:: Job ::
Pull out every line of the data below that contains the string "bbox". Matching is case-sensitive.

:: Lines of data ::
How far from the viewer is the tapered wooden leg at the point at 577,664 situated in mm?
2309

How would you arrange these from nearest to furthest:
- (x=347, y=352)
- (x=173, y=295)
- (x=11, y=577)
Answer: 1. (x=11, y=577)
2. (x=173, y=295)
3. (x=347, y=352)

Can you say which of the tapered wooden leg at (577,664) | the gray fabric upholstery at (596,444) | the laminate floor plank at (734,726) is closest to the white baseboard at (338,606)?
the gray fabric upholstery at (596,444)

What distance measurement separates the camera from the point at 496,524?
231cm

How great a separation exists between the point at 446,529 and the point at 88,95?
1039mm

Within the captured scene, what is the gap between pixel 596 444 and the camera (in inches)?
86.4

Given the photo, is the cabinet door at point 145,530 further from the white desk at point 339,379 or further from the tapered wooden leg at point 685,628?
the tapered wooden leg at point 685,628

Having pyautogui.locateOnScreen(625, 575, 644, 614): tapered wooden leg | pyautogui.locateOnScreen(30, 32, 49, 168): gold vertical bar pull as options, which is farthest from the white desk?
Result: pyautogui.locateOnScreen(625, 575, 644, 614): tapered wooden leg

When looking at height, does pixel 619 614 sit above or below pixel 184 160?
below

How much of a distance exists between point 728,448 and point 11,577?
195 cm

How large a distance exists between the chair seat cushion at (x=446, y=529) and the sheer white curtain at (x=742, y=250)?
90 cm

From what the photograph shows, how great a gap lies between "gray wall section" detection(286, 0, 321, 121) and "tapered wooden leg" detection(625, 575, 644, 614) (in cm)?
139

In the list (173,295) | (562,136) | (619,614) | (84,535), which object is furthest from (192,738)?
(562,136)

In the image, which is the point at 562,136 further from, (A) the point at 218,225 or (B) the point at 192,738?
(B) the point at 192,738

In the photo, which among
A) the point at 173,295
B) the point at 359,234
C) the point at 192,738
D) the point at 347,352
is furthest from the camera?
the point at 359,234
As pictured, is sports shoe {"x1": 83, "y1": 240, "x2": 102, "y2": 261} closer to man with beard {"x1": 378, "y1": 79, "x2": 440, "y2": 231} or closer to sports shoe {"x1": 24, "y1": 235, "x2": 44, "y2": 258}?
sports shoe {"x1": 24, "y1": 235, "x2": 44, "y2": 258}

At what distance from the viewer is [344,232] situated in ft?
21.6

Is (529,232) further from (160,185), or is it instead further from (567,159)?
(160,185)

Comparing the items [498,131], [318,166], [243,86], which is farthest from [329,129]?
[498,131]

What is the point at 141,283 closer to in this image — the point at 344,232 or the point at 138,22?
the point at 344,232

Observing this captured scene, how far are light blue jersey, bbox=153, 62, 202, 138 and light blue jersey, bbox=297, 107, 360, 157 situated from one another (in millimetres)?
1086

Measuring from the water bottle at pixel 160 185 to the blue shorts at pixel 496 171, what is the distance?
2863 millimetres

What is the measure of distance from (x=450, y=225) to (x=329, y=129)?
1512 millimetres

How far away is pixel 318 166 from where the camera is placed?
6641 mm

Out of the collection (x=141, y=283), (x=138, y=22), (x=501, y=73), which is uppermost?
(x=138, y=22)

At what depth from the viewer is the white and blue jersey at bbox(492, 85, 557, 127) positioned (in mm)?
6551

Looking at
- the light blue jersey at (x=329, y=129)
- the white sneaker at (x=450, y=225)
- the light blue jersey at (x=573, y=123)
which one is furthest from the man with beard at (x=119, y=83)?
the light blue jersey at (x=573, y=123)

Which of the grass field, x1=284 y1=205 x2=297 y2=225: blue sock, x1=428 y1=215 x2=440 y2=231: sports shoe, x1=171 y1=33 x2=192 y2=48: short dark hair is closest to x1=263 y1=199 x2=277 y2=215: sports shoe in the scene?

:: Solution to this task ::
Observing this captured scene, how far are light blue jersey, bbox=153, 62, 202, 138 and light blue jersey, bbox=297, 107, 360, 157 situated from one another (in millimetres)?
At what depth from the viewer is the white and blue jersey at bbox(492, 85, 557, 127) positioned (in mm)?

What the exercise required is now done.